##### MATERIAL FOR THE TASK #####

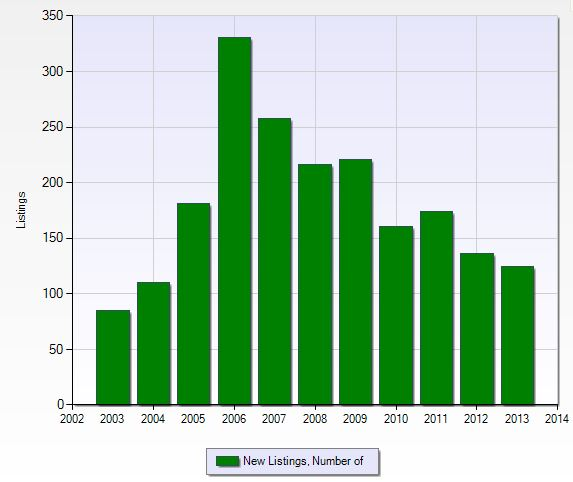 Number of new listings per year in Grandezza in Naples, Florida.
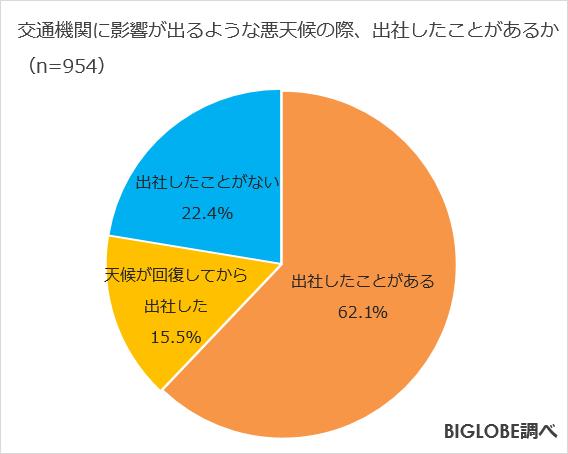54.7%が、「出社せずとも支障なし」。悪天候時の出社に関する意識調査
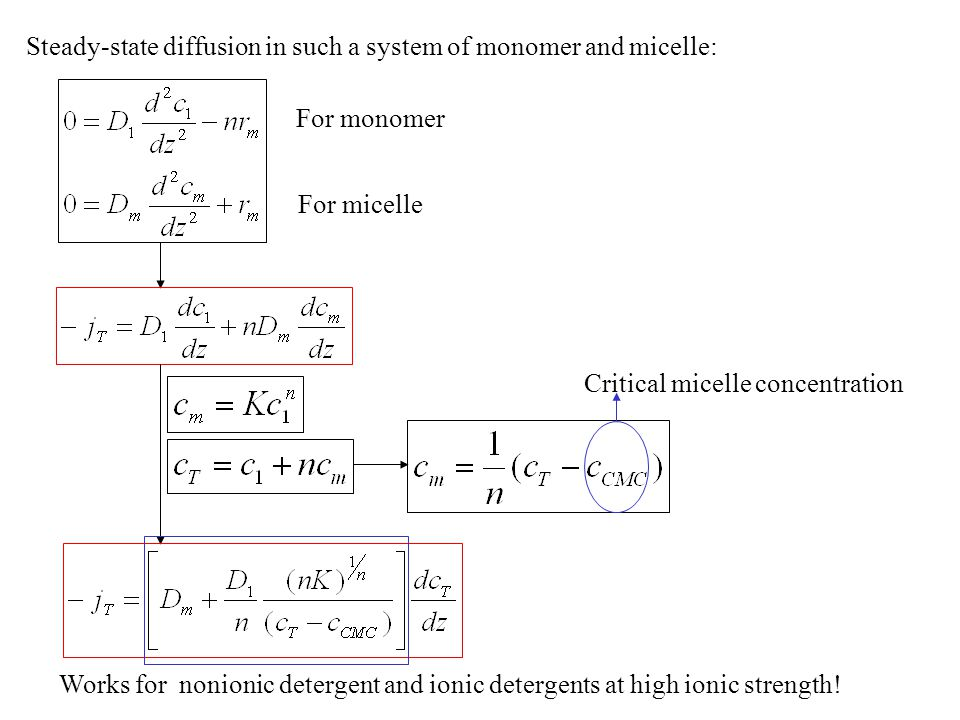 Steady-state diffusion in such a system of monomer and micelle: For monomer For micelle Critical micelle concentration Works for nonionic detergent an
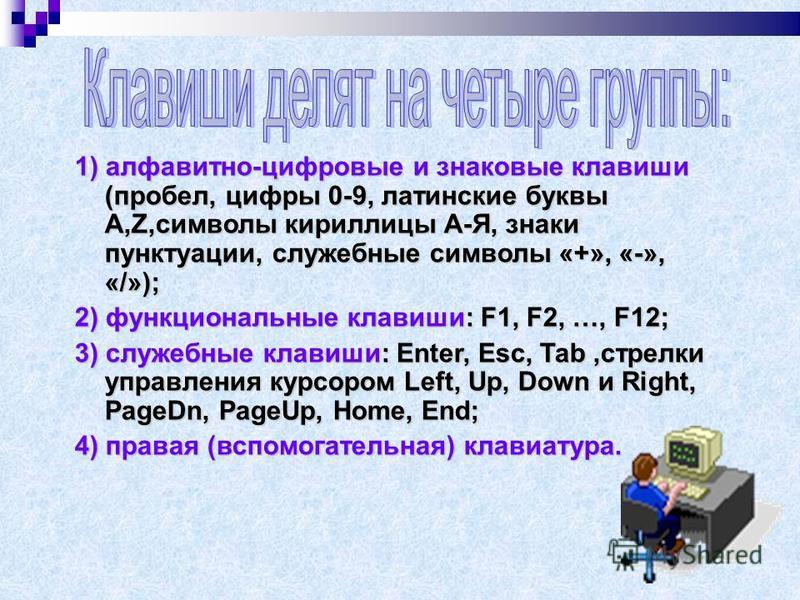 1) алфавитно-цифровые и знаковые клавиши (пробел, цифры 0-9, латинские буквы A,Z,символы кириллицы А-Я, знаки пунктуации, служебные символы «+», «-», «/»); 2) функциональные клавиши: F1, F2, …, F12; 3) служебные клавиши: Enter, Esc, Tab,стрелки управ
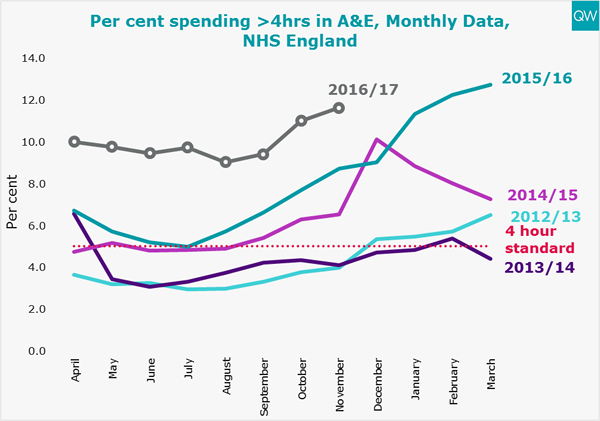 A&E 4 hours graph
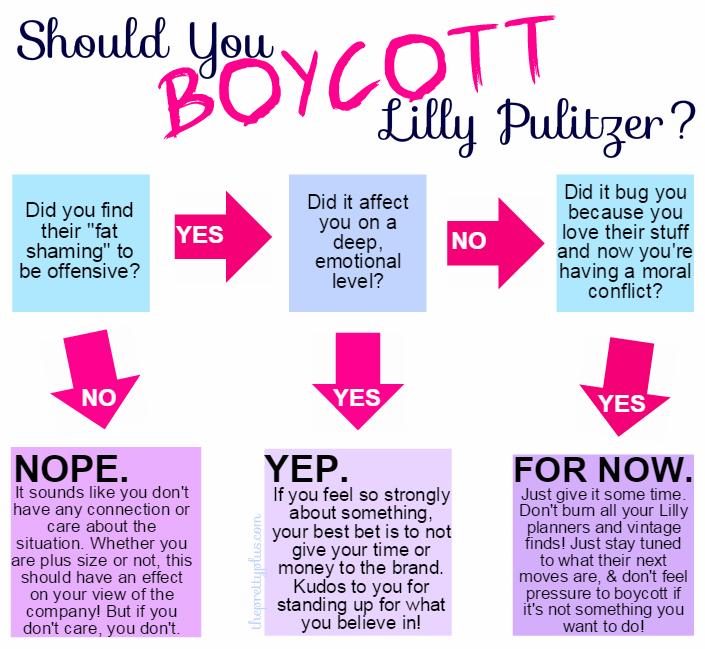 Boycott Lilly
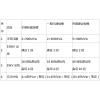 青海海南州水光风多能互补集成优化示范工程2#地块500兆瓦光伏项目SVG性能测试招标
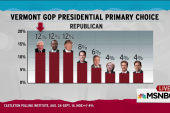 Sanders tied for third in Republican (?) poll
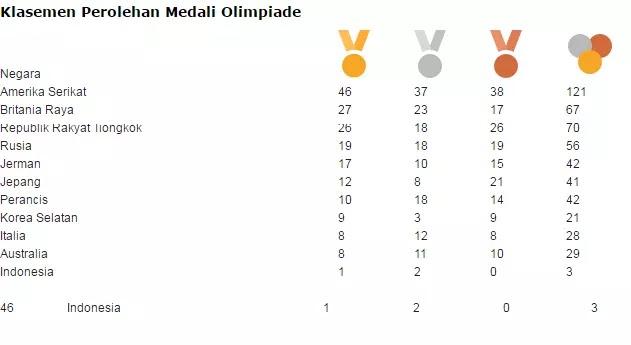 Klasemen Medali Olimpiade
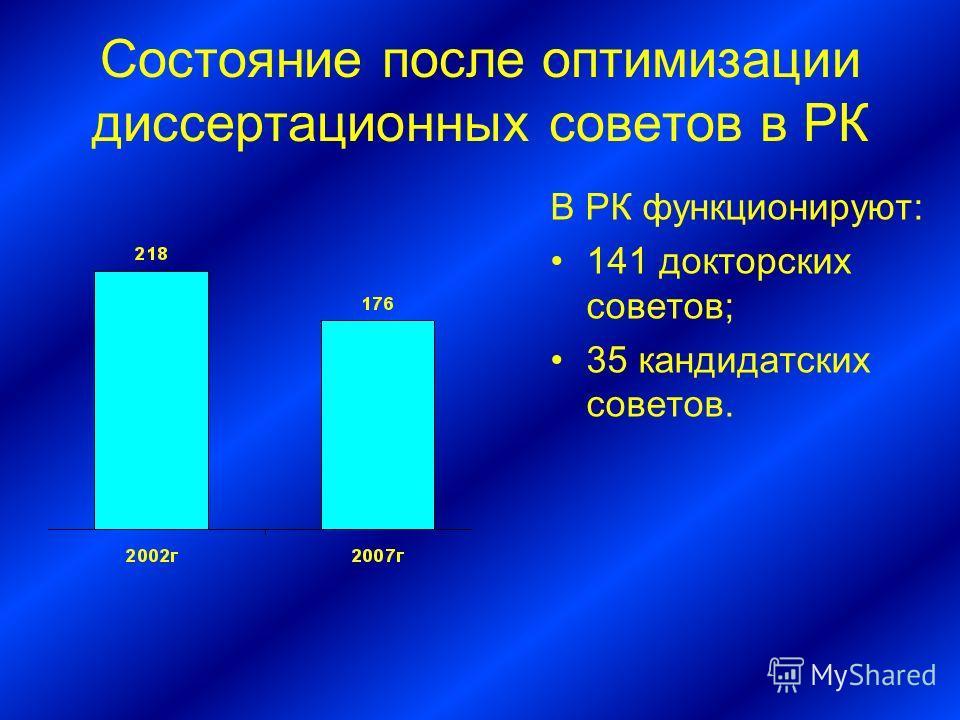 Состояние после оптимизации диссертационных советов в РК В РК функционируют: 141 докторских советов; 35 кандидатских советов.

#####

= WORK INSTRUCTION =
Copy out each record word for word and omit any pictures.

= SOLUTION =
 Number of new listings per year in Grandezza in Naples, Florida.
54.7%が、「出社せずとも支障なし」。悪天候時の出社に関する意識調査
 Steady-state diffusion in such a system of monomer and micelle: For monomer For micelle Critical micelle concentration Works for nonionic detergent an
 1) алфавитно-цифровые и знаковые клавиши (пробел, цифры 0-9, латинские буквы A,Z,символы кириллицы А-Я, знаки пунктуации, служебные символы «+», «-», «/»); 2) функциональные клавиши: F1, F2, …, F12; 3) служебные клавиши: Enter, Esc, Tab,стрелки управ
 A&E 4 hours graph
 Boycott Lilly
 青海海南州水光风多能互补集成优化示范工程2#地块500兆瓦光伏项目SVG性能测试招标
 Sanders tied for third in Republican (?) poll
 Klasemen Medali Olimpiade
 Состояние после оптимизации диссертационных советов в РК В РК функционируют: 141 докторских советов; 35 кандидатских советов.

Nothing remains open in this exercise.